══ Dataset records ══

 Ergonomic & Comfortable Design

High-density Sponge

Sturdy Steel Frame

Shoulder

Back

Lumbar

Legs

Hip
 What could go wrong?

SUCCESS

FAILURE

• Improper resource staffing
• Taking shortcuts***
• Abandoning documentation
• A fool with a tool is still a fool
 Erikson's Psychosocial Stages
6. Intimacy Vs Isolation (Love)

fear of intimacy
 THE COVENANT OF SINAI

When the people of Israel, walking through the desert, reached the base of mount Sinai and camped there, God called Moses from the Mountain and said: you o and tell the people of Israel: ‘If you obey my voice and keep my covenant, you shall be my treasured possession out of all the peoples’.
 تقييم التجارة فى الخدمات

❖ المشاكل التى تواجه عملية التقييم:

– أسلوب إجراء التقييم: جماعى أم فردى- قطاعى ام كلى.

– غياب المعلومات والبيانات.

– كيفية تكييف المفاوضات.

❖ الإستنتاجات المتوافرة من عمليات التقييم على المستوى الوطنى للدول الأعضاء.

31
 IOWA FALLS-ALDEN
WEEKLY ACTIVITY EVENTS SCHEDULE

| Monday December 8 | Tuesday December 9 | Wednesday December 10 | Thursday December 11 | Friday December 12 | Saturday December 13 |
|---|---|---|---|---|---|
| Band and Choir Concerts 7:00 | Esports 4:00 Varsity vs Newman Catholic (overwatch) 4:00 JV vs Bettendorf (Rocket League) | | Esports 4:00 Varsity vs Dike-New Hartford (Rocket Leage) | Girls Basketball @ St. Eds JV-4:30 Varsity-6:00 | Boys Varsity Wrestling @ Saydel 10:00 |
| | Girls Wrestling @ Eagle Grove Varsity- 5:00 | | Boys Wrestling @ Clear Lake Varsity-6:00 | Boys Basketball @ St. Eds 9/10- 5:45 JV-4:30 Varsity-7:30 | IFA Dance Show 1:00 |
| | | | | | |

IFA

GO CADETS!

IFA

═══

Task objective: Look above for the line that contains "High-density Sponge". Starting there, transcribe every line exactly until you have copied the line that contains "WEEKLY ACTIVITY EVENTS SCHEDULE".

Result for this exercise:
High-density Sponge

Sturdy Steel Frame

Shoulder

Back

Lumbar

Legs

Hip
 What could go wrong?

SUCCESS

FAILURE

• Improper resource staffing
• Taking shortcuts***
• Abandoning documentation
• A fool with a tool is still a fool
 Erikson's Psychosocial Stages
6. Intimacy Vs Isolation (Love)

fear of intimacy
 THE COVENANT OF SINAI

When the people of Israel, walking through the desert, reached the base of mount Sinai and camped there, God called Moses from the Mountain and said: you o and tell the people of Israel: ‘If you obey my voice and keep my covenant, you shall be my treasured possession out of all the peoples’.
 تقييم التجارة فى الخدمات

❖ المشاكل التى تواجه عملية التقييم:

– أسلوب إجراء التقييم: جماعى أم فردى- قطاعى ام كلى.

– غياب المعلومات والبيانات.

– كيفية تكييف المفاوضات.

❖ الإستنتاجات المتوافرة من عمليات التقييم على المستوى الوطنى للدول الأعضاء.

31
 IOWA FALLS-ALDEN
WEEKLY ACTIVITY EVENTS SCHEDULE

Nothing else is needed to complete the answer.